Which? reveals contactless card security flaw

Payment Eye contactless asia

According to a recent investigation by Which?,  a security flaw in contactless cards could allow thieves to make high-value purchases online.

Which? Bought contactless reading technology from a “mainstream website” and were then able to remotely steal key information from contactless cards that were used on the reader. The researchers then used that data to make online purchases, one of which was a £3,000 TV.

The researchers used 10 cards (six debit and four credit, from volunteers) to assess security risks.

Contactless cards are coded to ‘mask’ personal data, but using an easily obtainable reader and free software to decode data, they were able to read the card number and expiry date from all 10 cards.

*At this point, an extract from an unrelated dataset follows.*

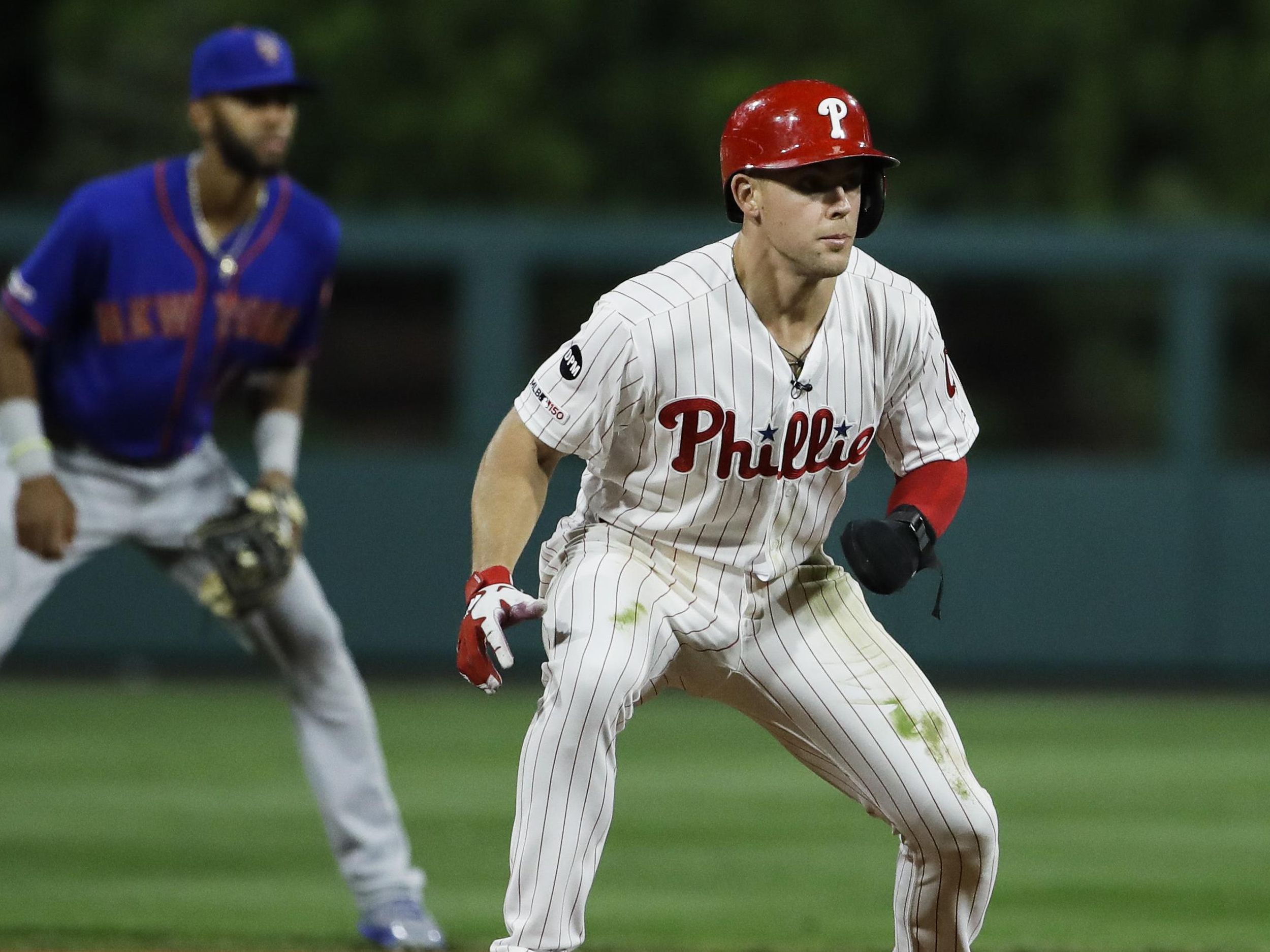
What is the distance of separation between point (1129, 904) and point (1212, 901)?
25cm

They were also able to read limited details of the last 10 transactions, although no cards revealed the CVV security code (the number on the back).

The researchers therefore assumed that without the CVV security code, they would not be able to make any purchases. However, it turned out that they could.

They ordered two items – one a £3,000 TV – from a mainstream online shop using ‘stolen’ card details, combined with a false name and address. They then alerted the store involved.

The current contactless card limit is £20, but by touching volunteers’ cards to our card reader, Which? was able to retrieve all the information necessary to go “on a shopping spree” since online purchases are not contactless.

Peter Eisenegger, a security expert who helped develop European standards for contactless cards, told Which? that it would be possible for criminals to obtain card readers that could read details from further away than the one in the Which? test.

“It’s vital to protect consumers from fraudsters who have the knowhow to develop mobile card readers with much greater reading distances than those used by retailers,” he said.

However, the UK Cards Association has dismissed the findings as “not a new story”.

“The method shown by Which? is not a new discovery. Instances of fraud on contactless cards are in fact extremely rare, with losses of less than a penny for every £100 spent on contactless – far lower even than overall card fraud,” said Richard Koch, head of policy at the UK Cards Association.

However, his further comment about retailers requiring more information such as the security code on the back of the card before they allow a transaction to go through appears to be at odds with the investigation’s findings since Which? was able to make online purchases without it.